Eva Gombos1, Carlos Aramayo2, and Jayender Jagadeesan3
1Radiology, Brigham and Women's Hospital, Boston, MA, United States, 2Geisel School of Medicine at Dartmouth, Hanover, NH, United States, 3Surgical Planning Laboratory, Brigham and Women's Hospital, Boston, MA, United States
Synopsis
This study set out to identify key radiomic features in peritumoral breast tissue associated with a high response to neoadjuvant chemotherapy, defined as a >90% reduction of tumor cells. For each case, a tumor label map and 5 distinct masks at 2.5, 5, 10, 15, and 20mm beyond the tumor border were created using pretreatment DCE-MRIs. Fifty-seven metrics were then computed for each mask using the 3D Slicer HeterogeneityCAD module. Using final pathology reports, cases were separated into “low-response” and “high-response” groups. Statistical correlation using univariate Mann-Whitney tests to compare the two response groups ultimately yielded 6 radiomic features.
Introduction
The purpose of this study was to identify key radiomic features in peritumoral breast tissue associated with a high response to neoadjuvant chemotherapy.Methods
For this retrospective study, we identified 27 biopsy-proven invasive breast cancer cases (BIRADS 6) with dynamic contrast-enhanced MR (DCE-MRI) studies performed prior to receiving neoadjuvant chemotherapy. These pretreatment MR images were segmented using the open-access image-processing software 3D Slicer. For each case, a tumor label map and five distinct masks were created by thresholding subtracted pre and 1st post-contrast images and dilating the tumor label map to voxel-equivalent distances of 2.5mm, 5mm, 10mm, 15mm and 20mm beyond the tumor border. After segmentation, a total of 57 metrics including distribution statistics, shape, morphology and texture were computed from each tumor label map and peritumoral mask using the 3D Slicer HeterogeneityCAD module. To assess response to treatment, cases were separated into 2 response groups using Miller-Payne scores acquired from final surgical pathology reports.
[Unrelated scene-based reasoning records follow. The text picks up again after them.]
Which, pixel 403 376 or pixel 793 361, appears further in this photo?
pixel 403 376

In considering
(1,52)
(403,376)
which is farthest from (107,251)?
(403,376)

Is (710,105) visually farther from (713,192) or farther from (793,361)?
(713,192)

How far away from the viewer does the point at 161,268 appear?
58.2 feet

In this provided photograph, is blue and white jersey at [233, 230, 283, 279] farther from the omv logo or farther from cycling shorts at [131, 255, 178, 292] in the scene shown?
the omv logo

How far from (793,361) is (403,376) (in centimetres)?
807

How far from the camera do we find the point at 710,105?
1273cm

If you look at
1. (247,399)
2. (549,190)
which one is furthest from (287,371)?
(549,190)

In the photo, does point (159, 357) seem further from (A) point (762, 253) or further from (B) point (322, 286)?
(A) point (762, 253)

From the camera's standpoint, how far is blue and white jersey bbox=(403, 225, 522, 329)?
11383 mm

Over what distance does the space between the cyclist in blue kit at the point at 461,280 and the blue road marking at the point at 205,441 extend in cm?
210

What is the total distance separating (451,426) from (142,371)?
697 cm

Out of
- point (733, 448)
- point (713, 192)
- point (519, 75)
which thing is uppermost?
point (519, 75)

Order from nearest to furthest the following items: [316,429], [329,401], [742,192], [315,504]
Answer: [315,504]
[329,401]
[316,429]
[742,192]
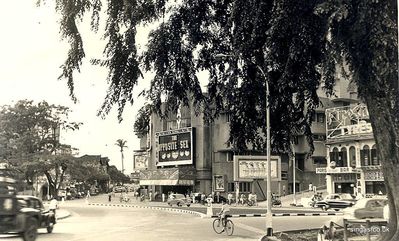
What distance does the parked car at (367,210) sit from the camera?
82.9ft

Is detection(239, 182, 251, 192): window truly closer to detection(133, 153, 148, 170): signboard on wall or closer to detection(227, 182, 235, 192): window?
detection(227, 182, 235, 192): window

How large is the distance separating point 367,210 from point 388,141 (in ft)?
50.7

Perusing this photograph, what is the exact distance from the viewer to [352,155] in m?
59.4

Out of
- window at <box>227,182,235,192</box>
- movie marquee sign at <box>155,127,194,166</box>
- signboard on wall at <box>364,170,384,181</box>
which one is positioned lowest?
window at <box>227,182,235,192</box>

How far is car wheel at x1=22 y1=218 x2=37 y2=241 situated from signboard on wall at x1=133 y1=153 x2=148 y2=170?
76.1 m

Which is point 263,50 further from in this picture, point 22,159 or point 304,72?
point 22,159

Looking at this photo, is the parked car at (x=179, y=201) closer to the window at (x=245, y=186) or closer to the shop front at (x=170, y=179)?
the window at (x=245, y=186)

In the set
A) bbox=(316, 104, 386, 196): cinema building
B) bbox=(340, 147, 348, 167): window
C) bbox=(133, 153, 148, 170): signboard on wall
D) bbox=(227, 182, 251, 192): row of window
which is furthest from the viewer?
bbox=(133, 153, 148, 170): signboard on wall

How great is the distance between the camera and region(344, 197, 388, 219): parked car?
995 inches

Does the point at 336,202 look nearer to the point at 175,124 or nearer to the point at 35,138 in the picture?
the point at 35,138

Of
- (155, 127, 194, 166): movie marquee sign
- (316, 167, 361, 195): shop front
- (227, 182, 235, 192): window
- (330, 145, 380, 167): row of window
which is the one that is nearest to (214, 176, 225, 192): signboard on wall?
(227, 182, 235, 192): window

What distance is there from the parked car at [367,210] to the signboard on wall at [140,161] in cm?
6860

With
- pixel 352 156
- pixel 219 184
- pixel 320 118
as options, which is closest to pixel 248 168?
pixel 352 156

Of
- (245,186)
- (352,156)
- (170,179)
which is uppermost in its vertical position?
(352,156)
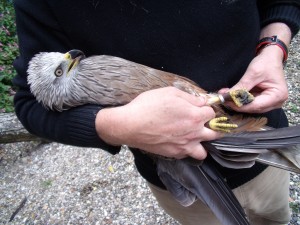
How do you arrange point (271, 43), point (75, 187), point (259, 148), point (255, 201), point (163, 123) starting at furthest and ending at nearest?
point (75, 187), point (255, 201), point (271, 43), point (259, 148), point (163, 123)

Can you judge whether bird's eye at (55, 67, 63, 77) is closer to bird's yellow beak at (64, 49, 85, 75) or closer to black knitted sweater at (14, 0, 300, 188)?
bird's yellow beak at (64, 49, 85, 75)

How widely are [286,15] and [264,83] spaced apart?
0.41 meters

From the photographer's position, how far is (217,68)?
5.18 feet

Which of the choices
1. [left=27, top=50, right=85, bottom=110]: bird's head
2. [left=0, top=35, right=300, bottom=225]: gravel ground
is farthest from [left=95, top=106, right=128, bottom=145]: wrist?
[left=0, top=35, right=300, bottom=225]: gravel ground

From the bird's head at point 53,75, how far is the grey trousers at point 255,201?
0.73 m

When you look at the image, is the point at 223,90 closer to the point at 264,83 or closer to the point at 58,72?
Answer: the point at 264,83

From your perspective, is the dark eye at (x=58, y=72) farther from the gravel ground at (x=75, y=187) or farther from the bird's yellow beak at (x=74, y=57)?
the gravel ground at (x=75, y=187)

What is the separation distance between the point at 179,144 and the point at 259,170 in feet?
2.08

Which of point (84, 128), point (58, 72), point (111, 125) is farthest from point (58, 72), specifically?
point (111, 125)

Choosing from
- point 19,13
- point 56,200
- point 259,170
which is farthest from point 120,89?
point 56,200

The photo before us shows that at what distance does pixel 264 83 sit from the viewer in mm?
1546

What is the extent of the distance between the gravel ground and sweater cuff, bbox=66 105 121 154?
2171 mm

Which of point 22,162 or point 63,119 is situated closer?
point 63,119

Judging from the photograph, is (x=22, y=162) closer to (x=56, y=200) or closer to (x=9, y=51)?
(x=56, y=200)
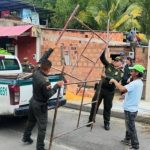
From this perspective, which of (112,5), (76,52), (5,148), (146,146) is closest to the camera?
(5,148)

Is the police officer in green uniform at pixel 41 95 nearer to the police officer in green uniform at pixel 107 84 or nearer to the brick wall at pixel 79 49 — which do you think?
the police officer in green uniform at pixel 107 84

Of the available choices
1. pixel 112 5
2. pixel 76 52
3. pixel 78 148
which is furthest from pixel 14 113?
pixel 112 5

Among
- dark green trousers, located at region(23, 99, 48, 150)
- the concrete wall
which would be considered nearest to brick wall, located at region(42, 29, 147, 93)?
the concrete wall

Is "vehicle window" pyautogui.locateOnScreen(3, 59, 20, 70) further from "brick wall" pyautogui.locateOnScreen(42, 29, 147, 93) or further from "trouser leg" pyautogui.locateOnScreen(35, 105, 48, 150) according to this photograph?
"brick wall" pyautogui.locateOnScreen(42, 29, 147, 93)

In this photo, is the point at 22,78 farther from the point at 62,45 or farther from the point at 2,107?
the point at 62,45

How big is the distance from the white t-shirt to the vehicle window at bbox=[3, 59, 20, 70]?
405 cm

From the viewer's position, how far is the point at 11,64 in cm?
1043

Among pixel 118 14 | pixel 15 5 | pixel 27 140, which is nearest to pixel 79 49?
pixel 27 140

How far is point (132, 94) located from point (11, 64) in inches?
170

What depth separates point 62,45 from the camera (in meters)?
16.9

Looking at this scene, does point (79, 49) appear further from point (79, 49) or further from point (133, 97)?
point (133, 97)

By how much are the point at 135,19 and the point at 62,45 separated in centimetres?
1056

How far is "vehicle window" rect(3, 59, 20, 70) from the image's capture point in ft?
33.4

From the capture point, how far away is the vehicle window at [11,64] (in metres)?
10.2
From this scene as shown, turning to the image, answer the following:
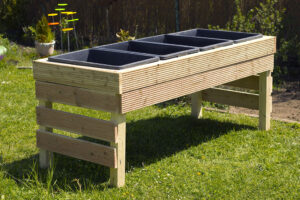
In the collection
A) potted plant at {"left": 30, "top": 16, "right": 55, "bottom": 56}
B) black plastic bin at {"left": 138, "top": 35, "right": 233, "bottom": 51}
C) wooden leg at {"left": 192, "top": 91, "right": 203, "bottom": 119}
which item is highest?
black plastic bin at {"left": 138, "top": 35, "right": 233, "bottom": 51}

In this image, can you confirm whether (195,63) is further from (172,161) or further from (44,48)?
(44,48)

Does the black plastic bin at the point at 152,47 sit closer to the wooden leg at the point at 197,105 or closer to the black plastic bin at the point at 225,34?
the black plastic bin at the point at 225,34

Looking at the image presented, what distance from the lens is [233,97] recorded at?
5.52m

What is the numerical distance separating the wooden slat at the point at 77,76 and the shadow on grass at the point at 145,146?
0.74 meters

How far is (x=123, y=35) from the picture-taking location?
694cm

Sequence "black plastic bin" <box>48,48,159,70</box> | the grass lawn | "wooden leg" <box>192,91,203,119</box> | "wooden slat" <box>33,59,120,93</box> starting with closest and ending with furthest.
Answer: "wooden slat" <box>33,59,120,93</box> → the grass lawn → "black plastic bin" <box>48,48,159,70</box> → "wooden leg" <box>192,91,203,119</box>

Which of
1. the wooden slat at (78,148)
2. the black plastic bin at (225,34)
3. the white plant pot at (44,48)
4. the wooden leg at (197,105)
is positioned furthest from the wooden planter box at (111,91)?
the white plant pot at (44,48)

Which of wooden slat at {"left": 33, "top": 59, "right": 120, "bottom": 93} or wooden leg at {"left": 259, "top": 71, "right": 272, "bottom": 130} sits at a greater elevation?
wooden slat at {"left": 33, "top": 59, "right": 120, "bottom": 93}

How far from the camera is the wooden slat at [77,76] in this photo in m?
3.66

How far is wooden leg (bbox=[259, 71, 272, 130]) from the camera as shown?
17.2 ft

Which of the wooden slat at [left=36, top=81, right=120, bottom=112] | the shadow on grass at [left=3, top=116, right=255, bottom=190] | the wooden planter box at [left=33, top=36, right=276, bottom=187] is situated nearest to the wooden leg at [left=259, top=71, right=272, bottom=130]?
the shadow on grass at [left=3, top=116, right=255, bottom=190]

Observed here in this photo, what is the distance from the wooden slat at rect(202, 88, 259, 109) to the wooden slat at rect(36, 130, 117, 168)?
2.04 meters

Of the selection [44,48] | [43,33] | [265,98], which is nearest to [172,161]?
[265,98]

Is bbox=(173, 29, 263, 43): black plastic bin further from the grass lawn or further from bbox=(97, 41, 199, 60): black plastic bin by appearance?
the grass lawn
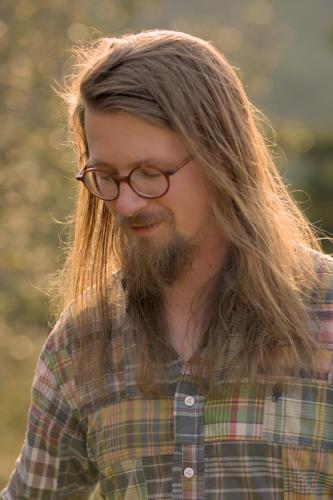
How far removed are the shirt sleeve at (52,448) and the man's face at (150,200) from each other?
47 centimetres

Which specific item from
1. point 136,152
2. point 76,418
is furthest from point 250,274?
point 76,418

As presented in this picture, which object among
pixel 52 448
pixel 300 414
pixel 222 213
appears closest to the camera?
pixel 300 414

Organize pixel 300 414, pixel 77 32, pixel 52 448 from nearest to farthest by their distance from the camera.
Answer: pixel 300 414, pixel 52 448, pixel 77 32

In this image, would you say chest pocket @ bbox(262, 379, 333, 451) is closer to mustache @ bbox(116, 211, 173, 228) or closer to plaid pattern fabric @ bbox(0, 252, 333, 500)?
plaid pattern fabric @ bbox(0, 252, 333, 500)

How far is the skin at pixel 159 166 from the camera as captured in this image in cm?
250

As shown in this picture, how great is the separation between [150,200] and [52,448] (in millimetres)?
771

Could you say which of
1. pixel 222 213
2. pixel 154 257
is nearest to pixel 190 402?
pixel 154 257

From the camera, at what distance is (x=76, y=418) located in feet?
9.11

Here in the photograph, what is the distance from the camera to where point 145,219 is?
2.52 metres

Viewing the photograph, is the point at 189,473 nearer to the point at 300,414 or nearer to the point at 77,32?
the point at 300,414

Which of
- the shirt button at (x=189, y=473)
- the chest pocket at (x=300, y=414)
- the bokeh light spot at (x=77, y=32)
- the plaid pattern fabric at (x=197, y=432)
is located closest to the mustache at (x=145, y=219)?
the plaid pattern fabric at (x=197, y=432)

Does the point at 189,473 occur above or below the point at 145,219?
below

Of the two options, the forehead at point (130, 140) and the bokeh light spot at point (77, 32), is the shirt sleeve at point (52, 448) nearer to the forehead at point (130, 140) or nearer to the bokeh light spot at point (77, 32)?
the forehead at point (130, 140)

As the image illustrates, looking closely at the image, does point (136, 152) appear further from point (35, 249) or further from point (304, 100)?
point (304, 100)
Scores of 1-3 were placed into a “low-response” group while scores of 4-5, indicating reduction of tumor cells greater than 90%1, were placed into a “high-response” group. Statistical correlation was performed using univariate Mann-Whitney tests to compare low-response and high-response groups at the tumor and individual peritumoral levels. Metrics of interest were plotted by distance to visualize trends in distribution.Results
Six metrics showed a significant difference between the low-response group and the high-response group at the tumor level, 2.5 mm peritumoral level, and 5mm peritumoral level. These metrics were the following:
- volume
- maximum 3D diameter
- sphericity
- LRE (Long Run Enhancement)
- surface area
- compactness
Among these metrics, Volume and Maximum 3D Diameter achieved a statistically significant difference of P≤0.05 at all three levels. Metrics for Sphericity, Long Run Enhancement (indicative of coarseness) and Compactness 2 achieved a statistically significant difference of P≤0.05 at the tumor level and P≤0.001 at the 2.5mm peritumoral level but failed to achieve a statistically significant difference at the at the 5mm peritumoral level. Lastly, the Surface Area metric achieved significant difference at all three levels with a P≤0.001 at the 2.5mm peritumoral level.
Conclusion
Our study showed that radiomic features of peritumoral breast tissue extracted from DCE-MRI, such as greater sphericity and compactness, and lower surface area, volume, and coarseness are associated with a higher response to neoadjuvant chemotherapies.Acknowledgements
No acknowledgement found.References
1: Ogston KN, Miller ID, Payne S, Hutcheon AW, Sarkar TK, Smith I, Schofield A, Heys SD. A new histological grading system to assess response of breast cancers to primary chemotherapy: prognostic significance and survival. Breast. 2003 Oct;12(5):320-7. PubMed PMID: 14659147.